As I was sitting quietly in my room staring at the ceiling. I could not help but think of the shortcomings of expectations. Before you read further, let me clarify this. I am not a pessimist; I am far from it. I always try to have a positive outlook on life.
Expectations are not goals or standards. Expectations are those list of things we build up that tells us how things should be. Expectations keep us safe but also prevent us from being present in our lives.
All the things that build up our expectations wreck our chances of honouring what is right in front of us. Even when we get what we wished for, we can't be happy either. That's the problem with anticipation; we fall in love with the expectation. If what we anticipated doesn't come true, life seems unfair. If it does, the lack of surprise makes the experience less exciting.
We live in a world where everything is digitally enhanced. The content we share and consume is airbrushed and polished to make it seem better than it is. We read articles that glamourise the life of the rich and famous. All those articles that imply that you should have your life figured out in your early twenties and that all the other married people have more sex than you. All these things form an expectation in our minds that does not match up with our reality causing us to be unhappy.
Social pressure is deceiving; we all become prey without noticing it. We end up envying how other people live. We can only see the greener grass (ours is never good enough).
Expectations do not guarantee you a thing. Just because you deserve something does not mean it is going to happen. You have to make it happen. You have to put in the hard work, then go and get what is yours.
When you let go of expectations, you will find that you can rest in your truth and take joy in the small moments in your life that you will often overlook.

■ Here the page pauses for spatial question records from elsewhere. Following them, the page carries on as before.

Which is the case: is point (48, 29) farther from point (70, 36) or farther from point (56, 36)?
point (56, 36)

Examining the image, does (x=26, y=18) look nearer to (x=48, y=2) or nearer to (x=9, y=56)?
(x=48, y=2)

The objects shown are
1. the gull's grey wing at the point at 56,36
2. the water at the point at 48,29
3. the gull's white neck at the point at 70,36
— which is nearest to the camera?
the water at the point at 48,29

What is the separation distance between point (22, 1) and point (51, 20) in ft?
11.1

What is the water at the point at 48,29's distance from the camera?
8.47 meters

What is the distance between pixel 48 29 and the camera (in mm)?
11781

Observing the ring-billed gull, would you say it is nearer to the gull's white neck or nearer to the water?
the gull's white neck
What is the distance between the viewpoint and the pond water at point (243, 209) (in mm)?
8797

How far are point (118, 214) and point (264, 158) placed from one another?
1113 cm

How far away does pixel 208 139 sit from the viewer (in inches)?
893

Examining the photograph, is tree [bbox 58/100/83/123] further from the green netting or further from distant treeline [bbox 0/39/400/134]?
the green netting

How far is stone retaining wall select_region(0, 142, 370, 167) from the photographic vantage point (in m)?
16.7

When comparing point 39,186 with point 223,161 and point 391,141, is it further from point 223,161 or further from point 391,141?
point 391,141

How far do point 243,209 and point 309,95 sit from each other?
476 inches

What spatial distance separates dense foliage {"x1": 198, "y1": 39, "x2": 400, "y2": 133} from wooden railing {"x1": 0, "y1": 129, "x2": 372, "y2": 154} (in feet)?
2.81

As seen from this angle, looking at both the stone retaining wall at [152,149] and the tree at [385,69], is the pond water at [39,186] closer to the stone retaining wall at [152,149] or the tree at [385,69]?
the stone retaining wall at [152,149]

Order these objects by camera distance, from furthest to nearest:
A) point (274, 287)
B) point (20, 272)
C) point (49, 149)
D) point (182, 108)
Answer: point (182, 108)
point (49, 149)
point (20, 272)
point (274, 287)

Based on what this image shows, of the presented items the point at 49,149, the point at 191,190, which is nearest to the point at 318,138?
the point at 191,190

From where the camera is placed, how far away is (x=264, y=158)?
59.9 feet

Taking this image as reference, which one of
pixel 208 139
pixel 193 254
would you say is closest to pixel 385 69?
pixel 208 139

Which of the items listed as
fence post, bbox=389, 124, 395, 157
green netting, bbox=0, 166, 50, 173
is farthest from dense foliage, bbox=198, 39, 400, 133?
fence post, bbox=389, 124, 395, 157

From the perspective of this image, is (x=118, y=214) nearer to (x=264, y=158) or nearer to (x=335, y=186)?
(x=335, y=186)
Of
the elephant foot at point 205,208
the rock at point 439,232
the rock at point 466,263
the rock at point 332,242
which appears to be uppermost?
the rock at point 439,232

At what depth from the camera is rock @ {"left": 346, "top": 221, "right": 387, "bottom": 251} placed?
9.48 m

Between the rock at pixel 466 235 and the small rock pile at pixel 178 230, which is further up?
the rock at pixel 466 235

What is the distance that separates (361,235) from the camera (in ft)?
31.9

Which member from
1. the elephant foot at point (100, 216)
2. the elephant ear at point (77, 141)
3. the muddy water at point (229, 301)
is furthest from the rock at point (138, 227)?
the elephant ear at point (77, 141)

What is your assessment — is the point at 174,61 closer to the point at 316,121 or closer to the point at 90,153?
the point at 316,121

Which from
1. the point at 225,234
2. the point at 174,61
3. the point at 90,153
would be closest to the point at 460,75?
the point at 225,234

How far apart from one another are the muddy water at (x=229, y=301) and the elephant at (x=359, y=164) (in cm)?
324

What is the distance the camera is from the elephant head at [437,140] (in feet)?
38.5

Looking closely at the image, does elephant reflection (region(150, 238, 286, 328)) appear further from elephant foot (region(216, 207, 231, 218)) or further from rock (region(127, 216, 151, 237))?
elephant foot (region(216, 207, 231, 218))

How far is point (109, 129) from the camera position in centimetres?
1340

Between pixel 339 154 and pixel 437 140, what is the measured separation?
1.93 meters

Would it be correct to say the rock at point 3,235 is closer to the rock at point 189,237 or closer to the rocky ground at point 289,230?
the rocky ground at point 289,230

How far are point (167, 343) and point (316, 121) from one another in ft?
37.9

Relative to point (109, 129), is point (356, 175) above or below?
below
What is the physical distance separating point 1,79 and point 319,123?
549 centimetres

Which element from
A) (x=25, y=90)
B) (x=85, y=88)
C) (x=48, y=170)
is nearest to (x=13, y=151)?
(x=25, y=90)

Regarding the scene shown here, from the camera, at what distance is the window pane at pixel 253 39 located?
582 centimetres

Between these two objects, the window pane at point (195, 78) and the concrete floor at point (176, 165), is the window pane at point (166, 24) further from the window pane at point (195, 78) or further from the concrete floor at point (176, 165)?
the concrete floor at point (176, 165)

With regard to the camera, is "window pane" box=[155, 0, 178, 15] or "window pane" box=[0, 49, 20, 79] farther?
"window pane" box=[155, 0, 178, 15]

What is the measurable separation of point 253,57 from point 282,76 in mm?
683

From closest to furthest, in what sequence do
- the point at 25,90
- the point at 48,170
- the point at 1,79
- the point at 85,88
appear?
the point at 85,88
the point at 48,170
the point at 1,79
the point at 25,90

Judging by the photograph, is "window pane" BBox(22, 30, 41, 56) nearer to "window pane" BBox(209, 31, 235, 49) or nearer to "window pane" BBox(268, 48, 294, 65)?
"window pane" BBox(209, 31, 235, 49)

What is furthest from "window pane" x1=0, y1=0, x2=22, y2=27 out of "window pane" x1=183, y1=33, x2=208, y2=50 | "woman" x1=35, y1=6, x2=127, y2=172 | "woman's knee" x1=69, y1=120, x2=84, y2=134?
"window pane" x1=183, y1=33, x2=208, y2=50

Expectations with other people
Whether we are conscious of it or not, our expectation check-list tend to run through our minds acting like a third party in our relationships.
We create visions and beliefs on how other people should react and behave towards us. We miss growing moments in our relationships because we are too busy checking if things are as we think they should be.
If you stay in the present, even when things are not going great, there is a higher chance of coming up with a solution to the problem than when you insist on how it should have been.
I challenge you to do this one thing; think of a relationship in your life that has an unfulfilled expectation. Let go of that expectation. Whatever needs and wants that you may have can be met in some other way.
Unmet expectations lead to disappointments and resentments. When you let go of expectations, you create space to enjoy the here and now. Your life is not what should happen, but what is happening at that moment.
I am not saying that we should not set standards and goals; failure to do so is irresponsible. The question is what to do when people fail to follow those standards all the time.
If you think that the answer is to get resentful, angry, yell and threaten, you might want to consider other alternatives. Hoping for the outcome you desire is one thing, but trying to force it and being overrun with negative thoughts and feelings when it does not work out is another.
You cannot control the way people think, feel, or react. Ever! You may try to, you may want to, but ultimately, how they act is up to them.
If you can be brave enough to rest in your reality; human, flawed and possibly beautiful reality. It will take you to places you never expected.